[EM] [Election-Methods] [english 94%] PRfavoringracialminorities

Jonathan Lundell jlundell at pobox.com
Sat Aug 16 22:39:42 PDT 2008


On Aug 16, 2008, at 10:08 PM, Juho wrote:

> I was thinking of the regular political parties that otherwise exist  
> in the country but that are not relevant in these school elections.
>
>>  But you
>> cannot have "lists" without some comparable formal procedures.  And  
>> in any event, "basic lists" are never sufficient, if you believe
>> that the essence of representative democracy is allowing the voters  
>> to select their representatives as freely as possible.
>
> It is a positive target to allow voters to select their  
> representatives as freely as possible.
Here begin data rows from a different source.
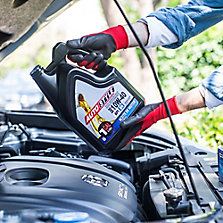Aceites y lubricantes para motor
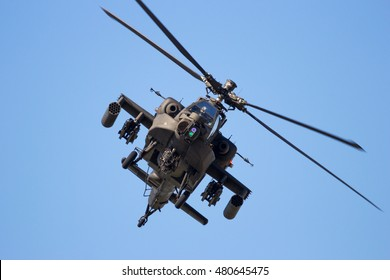 GILZE-RIJEN, THE NETHERLANDS - SEP 7, 2016: Royal Netherlands Air Force Boeing AH-64 Apache attack helicopter.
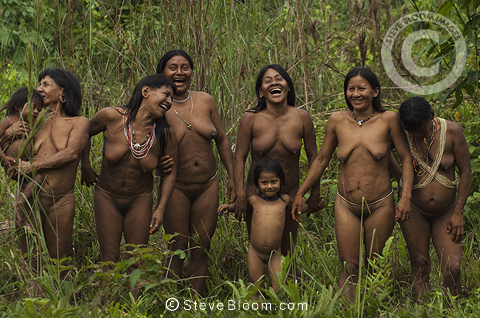 naked bora tribe girls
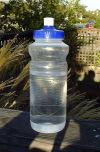 water bottle marathon hydration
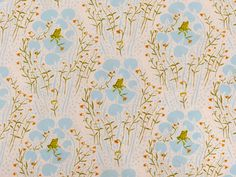 Kinderstoffe - Windham Fabrics :: Froschteich hellblau - ein Designerstück von stoffbuero bei DaWanda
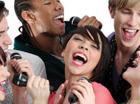 Zehn neue Songs zu We Sing Deutsche Hits bekannt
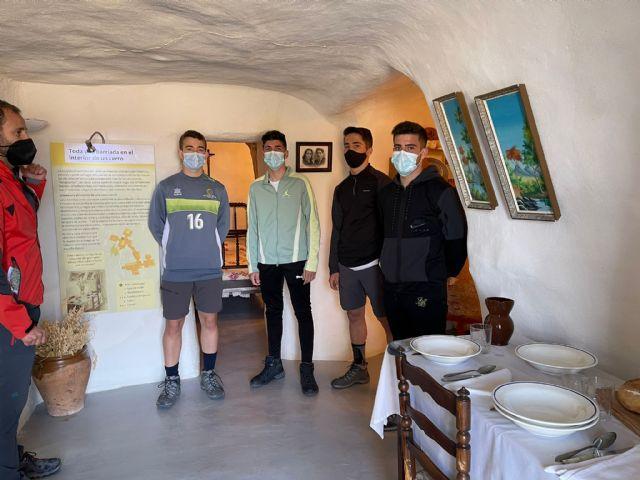 El Ayuntamiento reabre este fin de semana al público el Centro de Interpretación de la Naturaleza y las Casas Cueva de Puerto Lumbreras - 2, Foto 2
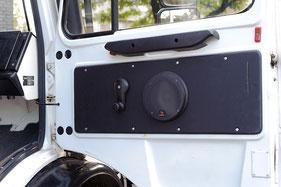 Focal Lautsprecher auf Doorboards im Mercedes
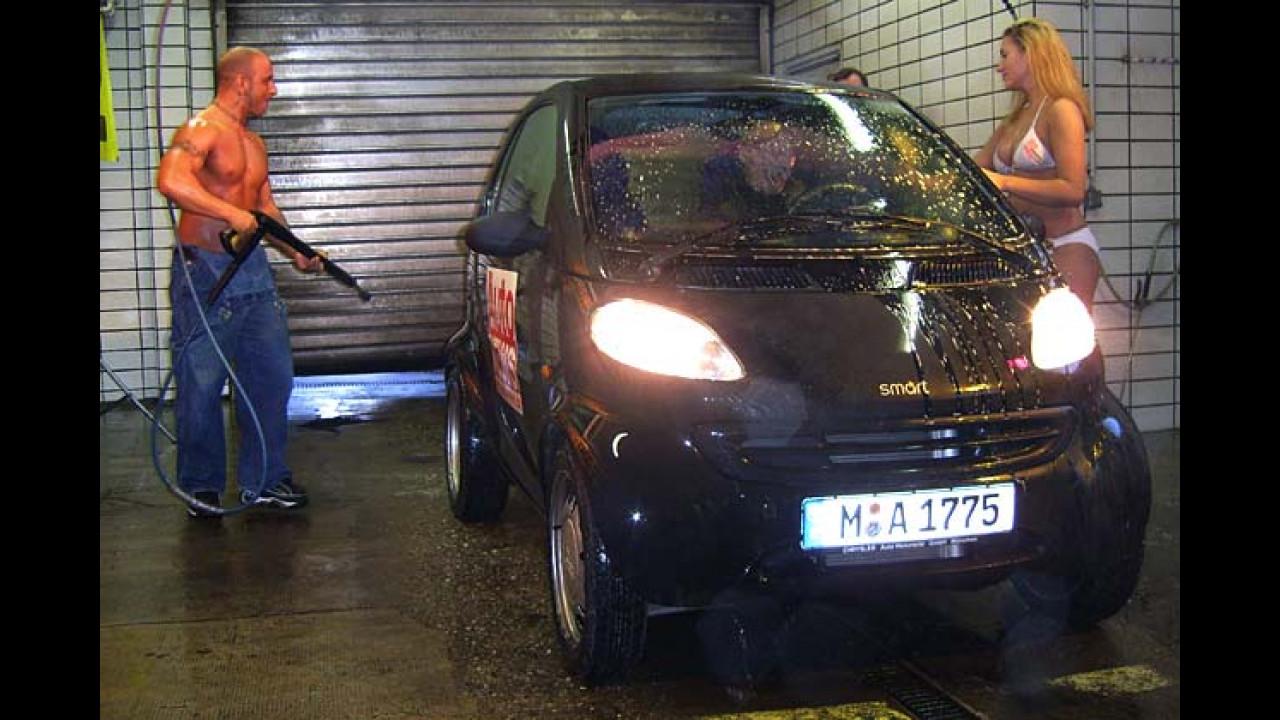 Hot Carwash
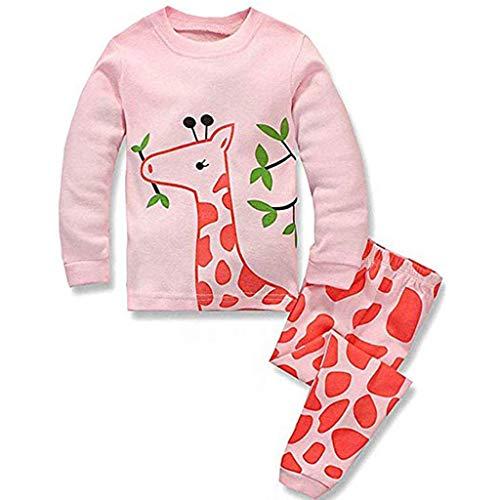IMJONO Ensemble Bébé Fille Automne Vêtement Enfant Hiver Manche Longue Pas Cher Girafe Imprimé Mode Haut Chemise T-Shirt Fille + Pantalons Garçon Fille Accueil Pyjama Ensemble(Rose,6-7 Ans)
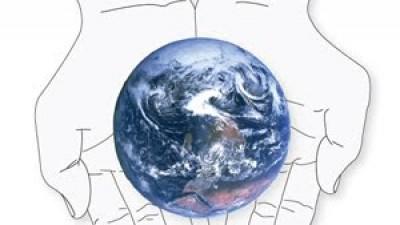 คำแนะนำดีๆจาก IELTS Examiner สำหรับหัวข้อ Earth is being harmed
There are however also other  
> criteria (e.g. simplicity, clarity), and in these school elections  
> also simple lists might well be sufficient. (I don't see lists as a  
> necessity in these school elections but as an option that would  
> probably work well enough.)
>
>>  Lists of
>> any kind will always be constraining.  And they are unnecessary (as  
>> well as, in my view, undesirable).
>
> Constraining in the sense of not being most flexible, yes. Why do  
> you see lists as undesirable?

What problem are they solving? My local school board and city council  
elections under STV would have five seats open, and based on the  
experience of the last few years, maybe ten candidates. If candidates  
want to run as slates, and encourage a particular ranking, they're  
free to do that; they do that now with FPTP elections. Voters have  
unconstrained choice (within the set of candidates, anyway).  
Interposing lists between the voters and the candidates seems like an  
extra and unnecessary layer of complication.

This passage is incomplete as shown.